**Exercise aim**
Nothing but the lines from the one containing "How far from [136,252]" to the end of the data should be returned, each exactly as written.

**Dataset records**
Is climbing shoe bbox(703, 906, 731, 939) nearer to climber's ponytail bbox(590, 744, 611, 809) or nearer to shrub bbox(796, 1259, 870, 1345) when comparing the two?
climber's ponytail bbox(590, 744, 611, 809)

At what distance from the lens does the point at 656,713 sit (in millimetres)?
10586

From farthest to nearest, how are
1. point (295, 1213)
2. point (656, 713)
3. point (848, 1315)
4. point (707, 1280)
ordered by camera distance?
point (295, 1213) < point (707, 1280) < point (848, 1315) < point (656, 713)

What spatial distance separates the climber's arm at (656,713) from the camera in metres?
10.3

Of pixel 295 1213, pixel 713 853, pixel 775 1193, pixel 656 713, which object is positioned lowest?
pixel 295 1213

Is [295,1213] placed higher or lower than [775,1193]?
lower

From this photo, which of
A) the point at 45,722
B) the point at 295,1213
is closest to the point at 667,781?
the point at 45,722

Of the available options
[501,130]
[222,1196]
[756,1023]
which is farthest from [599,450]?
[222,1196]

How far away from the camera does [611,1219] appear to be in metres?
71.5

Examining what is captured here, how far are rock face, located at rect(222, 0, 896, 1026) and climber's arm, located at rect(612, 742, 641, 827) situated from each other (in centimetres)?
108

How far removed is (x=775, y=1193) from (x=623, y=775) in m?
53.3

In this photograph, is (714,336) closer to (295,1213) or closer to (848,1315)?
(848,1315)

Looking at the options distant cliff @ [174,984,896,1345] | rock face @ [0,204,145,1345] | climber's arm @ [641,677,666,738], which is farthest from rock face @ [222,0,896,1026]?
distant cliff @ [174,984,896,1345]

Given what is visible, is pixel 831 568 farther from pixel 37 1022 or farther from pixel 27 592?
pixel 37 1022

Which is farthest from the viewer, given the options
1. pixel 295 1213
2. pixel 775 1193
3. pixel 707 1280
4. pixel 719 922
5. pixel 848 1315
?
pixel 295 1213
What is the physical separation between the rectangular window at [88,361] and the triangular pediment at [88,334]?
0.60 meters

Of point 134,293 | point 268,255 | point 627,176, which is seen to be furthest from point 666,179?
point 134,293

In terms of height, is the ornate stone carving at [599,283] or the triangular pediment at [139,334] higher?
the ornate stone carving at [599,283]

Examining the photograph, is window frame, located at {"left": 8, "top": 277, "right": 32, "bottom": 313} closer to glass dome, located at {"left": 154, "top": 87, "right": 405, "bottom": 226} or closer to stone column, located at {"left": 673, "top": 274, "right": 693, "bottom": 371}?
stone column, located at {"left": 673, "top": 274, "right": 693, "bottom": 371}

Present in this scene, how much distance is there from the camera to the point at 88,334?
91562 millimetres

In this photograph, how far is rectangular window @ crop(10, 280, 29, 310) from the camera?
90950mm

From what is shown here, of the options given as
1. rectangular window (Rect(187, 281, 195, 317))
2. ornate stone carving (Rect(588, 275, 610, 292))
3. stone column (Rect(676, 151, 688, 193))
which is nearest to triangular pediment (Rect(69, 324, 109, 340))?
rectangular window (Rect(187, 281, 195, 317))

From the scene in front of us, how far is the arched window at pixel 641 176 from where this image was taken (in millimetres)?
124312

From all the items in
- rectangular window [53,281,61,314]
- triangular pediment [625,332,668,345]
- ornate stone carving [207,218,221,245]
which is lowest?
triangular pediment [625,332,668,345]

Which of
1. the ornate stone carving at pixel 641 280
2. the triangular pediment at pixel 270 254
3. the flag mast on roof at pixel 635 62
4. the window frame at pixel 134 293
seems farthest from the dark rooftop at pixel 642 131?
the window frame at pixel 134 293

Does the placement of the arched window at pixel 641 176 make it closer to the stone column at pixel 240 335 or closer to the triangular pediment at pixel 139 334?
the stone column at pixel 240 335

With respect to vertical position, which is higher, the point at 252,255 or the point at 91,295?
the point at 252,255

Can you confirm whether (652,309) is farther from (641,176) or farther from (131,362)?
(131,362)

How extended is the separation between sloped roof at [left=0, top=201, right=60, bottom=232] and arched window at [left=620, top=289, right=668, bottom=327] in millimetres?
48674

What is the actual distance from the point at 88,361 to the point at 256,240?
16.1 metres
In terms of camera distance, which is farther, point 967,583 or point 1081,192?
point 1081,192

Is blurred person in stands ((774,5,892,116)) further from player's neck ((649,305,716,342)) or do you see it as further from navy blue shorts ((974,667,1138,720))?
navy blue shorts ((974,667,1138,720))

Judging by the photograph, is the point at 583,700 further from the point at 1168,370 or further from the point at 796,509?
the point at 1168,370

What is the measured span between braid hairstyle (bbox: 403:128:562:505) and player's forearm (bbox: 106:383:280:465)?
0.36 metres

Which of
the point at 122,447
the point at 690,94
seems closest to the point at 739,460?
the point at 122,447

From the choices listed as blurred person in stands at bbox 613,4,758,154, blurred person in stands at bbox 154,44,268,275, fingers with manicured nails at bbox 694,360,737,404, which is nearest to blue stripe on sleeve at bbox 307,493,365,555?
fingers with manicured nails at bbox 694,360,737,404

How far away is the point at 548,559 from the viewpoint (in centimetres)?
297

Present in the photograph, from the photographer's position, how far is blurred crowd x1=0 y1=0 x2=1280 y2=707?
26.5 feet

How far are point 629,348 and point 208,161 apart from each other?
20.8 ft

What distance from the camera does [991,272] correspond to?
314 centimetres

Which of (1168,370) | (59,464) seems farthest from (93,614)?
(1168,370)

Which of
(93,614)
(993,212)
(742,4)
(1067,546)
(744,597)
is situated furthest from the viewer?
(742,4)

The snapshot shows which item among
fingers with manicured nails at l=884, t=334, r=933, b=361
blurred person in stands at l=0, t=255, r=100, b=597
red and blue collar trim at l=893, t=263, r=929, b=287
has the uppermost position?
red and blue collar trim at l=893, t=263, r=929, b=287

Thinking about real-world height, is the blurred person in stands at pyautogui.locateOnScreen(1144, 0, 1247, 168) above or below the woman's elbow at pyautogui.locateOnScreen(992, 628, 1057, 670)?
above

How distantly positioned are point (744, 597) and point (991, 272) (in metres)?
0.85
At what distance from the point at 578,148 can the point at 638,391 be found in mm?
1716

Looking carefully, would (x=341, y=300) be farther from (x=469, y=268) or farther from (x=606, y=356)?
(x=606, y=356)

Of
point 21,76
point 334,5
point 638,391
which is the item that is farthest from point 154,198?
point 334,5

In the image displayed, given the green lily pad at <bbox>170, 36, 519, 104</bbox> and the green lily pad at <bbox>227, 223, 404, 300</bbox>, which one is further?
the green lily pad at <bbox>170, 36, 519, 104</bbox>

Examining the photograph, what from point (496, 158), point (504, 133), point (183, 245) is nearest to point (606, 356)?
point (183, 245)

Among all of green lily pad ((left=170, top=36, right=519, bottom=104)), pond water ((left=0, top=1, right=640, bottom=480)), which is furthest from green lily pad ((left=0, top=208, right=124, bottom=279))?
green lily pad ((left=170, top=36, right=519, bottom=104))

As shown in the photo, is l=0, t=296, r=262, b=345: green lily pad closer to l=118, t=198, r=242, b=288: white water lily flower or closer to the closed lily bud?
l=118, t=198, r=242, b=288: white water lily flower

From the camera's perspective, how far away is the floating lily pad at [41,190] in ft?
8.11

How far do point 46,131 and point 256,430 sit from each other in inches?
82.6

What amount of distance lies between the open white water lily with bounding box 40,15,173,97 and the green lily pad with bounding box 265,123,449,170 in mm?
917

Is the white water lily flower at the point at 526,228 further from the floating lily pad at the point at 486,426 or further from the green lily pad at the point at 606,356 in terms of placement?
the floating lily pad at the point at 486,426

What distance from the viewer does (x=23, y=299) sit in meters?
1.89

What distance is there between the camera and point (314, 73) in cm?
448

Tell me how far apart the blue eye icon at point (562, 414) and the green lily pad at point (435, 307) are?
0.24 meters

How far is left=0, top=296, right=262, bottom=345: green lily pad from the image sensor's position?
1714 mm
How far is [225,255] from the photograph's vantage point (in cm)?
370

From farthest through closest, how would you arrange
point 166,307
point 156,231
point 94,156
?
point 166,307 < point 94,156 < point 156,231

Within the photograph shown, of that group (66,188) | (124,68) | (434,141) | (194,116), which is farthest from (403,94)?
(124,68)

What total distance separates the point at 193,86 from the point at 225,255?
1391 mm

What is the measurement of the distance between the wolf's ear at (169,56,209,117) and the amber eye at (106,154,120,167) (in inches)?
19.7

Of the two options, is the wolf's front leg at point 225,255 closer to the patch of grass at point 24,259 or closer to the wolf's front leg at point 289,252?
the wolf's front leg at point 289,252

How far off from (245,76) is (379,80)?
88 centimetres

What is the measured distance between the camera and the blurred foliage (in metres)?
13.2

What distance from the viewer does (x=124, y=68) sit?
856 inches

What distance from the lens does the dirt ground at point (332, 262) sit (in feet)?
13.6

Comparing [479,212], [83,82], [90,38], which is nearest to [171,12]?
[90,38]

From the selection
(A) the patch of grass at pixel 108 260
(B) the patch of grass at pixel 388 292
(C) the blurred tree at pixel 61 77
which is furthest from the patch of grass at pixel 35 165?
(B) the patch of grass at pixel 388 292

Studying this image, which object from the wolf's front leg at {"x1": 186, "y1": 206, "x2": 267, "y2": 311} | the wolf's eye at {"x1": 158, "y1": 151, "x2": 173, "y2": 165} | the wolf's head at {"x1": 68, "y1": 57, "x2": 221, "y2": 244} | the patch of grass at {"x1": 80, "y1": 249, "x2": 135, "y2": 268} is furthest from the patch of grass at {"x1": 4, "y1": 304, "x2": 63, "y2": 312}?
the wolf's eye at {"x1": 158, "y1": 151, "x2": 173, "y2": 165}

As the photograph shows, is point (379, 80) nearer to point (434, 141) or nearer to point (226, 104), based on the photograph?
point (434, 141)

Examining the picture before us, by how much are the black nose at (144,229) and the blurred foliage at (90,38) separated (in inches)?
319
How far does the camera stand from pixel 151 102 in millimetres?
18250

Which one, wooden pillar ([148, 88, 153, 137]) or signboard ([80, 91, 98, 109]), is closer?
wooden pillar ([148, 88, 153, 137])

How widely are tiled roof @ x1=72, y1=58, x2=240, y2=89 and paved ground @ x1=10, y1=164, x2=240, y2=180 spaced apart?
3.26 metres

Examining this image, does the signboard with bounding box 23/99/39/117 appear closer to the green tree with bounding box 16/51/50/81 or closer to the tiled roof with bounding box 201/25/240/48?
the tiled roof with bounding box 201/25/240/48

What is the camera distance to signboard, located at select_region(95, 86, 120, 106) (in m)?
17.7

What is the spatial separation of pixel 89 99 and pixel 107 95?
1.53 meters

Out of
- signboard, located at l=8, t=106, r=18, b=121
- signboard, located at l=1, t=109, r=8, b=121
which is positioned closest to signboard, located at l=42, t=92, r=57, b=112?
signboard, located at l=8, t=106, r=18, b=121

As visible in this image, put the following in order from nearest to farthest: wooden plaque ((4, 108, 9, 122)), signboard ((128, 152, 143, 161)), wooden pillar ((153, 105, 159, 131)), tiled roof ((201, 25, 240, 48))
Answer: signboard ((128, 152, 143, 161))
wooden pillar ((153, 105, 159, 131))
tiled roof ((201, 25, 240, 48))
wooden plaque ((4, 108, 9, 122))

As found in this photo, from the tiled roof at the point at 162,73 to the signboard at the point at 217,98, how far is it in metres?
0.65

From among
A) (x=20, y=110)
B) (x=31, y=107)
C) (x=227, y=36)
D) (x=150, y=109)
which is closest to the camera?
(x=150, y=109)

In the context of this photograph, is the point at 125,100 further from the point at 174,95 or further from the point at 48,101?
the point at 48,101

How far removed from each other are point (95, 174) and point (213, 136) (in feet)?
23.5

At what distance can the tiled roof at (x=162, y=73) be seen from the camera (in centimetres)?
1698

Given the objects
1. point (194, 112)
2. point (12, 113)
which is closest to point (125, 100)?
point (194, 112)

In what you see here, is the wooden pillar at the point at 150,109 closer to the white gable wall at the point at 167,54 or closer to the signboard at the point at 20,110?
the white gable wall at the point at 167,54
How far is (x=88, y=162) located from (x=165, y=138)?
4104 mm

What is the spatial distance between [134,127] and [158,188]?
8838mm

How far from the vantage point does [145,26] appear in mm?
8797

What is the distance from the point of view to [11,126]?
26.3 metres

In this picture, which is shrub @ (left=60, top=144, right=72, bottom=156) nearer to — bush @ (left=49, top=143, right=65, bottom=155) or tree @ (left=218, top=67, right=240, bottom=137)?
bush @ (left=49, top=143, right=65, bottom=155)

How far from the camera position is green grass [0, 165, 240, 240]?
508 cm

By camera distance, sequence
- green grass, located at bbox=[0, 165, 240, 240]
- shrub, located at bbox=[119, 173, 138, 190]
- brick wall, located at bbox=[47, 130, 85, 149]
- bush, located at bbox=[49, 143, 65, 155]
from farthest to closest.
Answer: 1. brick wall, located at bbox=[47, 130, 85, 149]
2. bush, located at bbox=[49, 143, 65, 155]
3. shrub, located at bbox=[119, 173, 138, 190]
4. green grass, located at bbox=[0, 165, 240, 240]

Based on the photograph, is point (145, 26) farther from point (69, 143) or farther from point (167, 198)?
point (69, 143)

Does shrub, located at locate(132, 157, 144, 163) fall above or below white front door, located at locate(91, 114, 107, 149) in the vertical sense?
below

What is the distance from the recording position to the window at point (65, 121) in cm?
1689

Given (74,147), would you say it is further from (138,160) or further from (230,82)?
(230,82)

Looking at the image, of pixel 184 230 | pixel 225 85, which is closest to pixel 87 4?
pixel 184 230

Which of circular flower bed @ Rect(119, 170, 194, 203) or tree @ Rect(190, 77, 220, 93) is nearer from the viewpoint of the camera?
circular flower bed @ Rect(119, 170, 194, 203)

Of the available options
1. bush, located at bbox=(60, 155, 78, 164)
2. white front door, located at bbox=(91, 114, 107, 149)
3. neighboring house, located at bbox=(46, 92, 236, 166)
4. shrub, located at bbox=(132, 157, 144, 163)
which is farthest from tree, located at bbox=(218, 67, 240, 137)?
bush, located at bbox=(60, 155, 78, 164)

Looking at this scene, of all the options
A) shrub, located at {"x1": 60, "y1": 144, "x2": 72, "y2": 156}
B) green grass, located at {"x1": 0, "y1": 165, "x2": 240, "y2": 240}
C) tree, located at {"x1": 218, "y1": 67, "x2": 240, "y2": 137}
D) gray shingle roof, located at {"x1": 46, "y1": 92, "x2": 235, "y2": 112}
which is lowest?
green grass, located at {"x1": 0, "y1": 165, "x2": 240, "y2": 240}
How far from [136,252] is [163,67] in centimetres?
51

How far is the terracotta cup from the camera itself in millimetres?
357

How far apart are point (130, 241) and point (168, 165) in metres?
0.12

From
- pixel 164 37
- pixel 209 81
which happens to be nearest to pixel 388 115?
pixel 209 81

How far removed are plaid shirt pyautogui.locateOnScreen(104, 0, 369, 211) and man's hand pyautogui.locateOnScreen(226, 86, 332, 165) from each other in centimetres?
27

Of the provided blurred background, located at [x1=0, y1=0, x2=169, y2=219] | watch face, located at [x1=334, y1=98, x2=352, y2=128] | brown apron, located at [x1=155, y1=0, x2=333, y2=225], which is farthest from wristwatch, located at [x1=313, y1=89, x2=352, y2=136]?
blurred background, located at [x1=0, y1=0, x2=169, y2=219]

**Solution to the exercise**
How far from [136,252] is [163,67] in centimetres?
51

How far is the terracotta cup from the camera itself in millimetres?
357

How far apart are point (130, 241) and point (168, 165) in metres?
0.12

From
- pixel 164 37
- pixel 209 81
which happens to be nearest to pixel 388 115?
pixel 209 81

How far removed are plaid shirt pyautogui.locateOnScreen(104, 0, 369, 211) and man's hand pyautogui.locateOnScreen(226, 86, 332, 165) from each other in centimetres?
27

Of the provided blurred background, located at [x1=0, y1=0, x2=169, y2=219] | watch face, located at [x1=334, y1=98, x2=352, y2=128] | brown apron, located at [x1=155, y1=0, x2=333, y2=225], which is farthest from wristwatch, located at [x1=313, y1=89, x2=352, y2=136]?
blurred background, located at [x1=0, y1=0, x2=169, y2=219]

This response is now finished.